• What the exercise asks:
Could you set down exactly the lines in the records below between the line holding "scientific name: Ursus americanus" and the line holding "genus: Crax", inclusive?

[Data entries]

----

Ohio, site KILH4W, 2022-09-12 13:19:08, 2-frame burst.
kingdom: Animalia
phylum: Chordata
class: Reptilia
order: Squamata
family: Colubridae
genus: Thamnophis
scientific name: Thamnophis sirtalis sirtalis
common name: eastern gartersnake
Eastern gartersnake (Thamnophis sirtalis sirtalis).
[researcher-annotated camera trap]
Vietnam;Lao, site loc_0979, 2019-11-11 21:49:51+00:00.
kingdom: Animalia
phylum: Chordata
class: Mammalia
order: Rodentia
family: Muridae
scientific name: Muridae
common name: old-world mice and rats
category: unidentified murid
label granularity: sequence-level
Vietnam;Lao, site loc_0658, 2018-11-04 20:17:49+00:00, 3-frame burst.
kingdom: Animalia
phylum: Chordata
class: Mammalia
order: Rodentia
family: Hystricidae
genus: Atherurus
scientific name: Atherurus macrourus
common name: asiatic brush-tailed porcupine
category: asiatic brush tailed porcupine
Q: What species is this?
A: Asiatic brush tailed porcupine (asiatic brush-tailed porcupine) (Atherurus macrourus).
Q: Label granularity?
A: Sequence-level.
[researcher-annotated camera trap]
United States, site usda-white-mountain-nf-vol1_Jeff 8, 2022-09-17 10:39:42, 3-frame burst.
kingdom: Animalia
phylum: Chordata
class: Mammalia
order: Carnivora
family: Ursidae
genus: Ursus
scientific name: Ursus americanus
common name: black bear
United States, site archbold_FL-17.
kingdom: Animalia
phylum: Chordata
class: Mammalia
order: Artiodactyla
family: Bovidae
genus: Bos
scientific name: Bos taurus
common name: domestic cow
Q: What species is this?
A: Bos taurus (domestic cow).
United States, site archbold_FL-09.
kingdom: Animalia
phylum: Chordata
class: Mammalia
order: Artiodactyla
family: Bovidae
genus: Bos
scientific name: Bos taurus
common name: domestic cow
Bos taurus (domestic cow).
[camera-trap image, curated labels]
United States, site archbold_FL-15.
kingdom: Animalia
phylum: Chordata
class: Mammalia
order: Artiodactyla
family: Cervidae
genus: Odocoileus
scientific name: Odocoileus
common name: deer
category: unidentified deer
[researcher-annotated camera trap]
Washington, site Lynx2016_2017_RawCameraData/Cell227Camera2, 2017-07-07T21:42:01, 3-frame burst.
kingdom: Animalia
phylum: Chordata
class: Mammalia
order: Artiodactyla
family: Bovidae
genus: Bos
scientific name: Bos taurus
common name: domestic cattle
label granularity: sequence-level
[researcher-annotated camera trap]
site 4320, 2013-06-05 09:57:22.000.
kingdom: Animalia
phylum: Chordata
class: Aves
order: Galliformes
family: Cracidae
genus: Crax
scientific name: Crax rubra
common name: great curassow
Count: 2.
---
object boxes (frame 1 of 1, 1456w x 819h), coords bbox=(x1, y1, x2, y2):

----

• Solution to this exercise:
scientific name: Ursus americanus
common name: black bear
United States, site archbold_FL-17.
kingdom: Animalia
phylum: Chordata
class: Mammalia
order: Artiodactyla
family: Bovidae
genus: Bos
scientific name: Bos taurus
common name: domestic cow
Q: What species is this?
A: Bos taurus (domestic cow).
United States, site archbold_FL-09.
kingdom: Animalia
phylum: Chordata
class: Mammalia
order: Artiodactyla
family: Bovidae
genus: Bos
scientific name: Bos taurus
common name: domestic cow
Bos taurus (domestic cow).
[camera-trap image, curated labels]
United States, site archbold_FL-15.
kingdom: Animalia
phylum: Chordata
class: Mammalia
order: Artiodactyla
family: Cervidae
genus: Odocoileus
scientific name: Odocoileus
common name: deer
category: unidentified deer
[researcher-annotated camera trap]
Washington, site Lynx2016_2017_RawCameraData/Cell227Camera2, 2017-07-07T21:42:01, 3-frame burst.
kingdom: Animalia
phylum: Chordata
class: Mammalia
order: Artiodactyla
family: Bovidae
genus: Bos
scientific name: Bos taurus
common name: domestic cattle
label granularity: sequence-level
[researcher-annotated camera trap]
site 4320, 2013-06-05 09:57:22.000.
kingdom: Animalia
phylum: Chordata
class: Aves
order: Galliformes
family: Cracidae
genus: Crax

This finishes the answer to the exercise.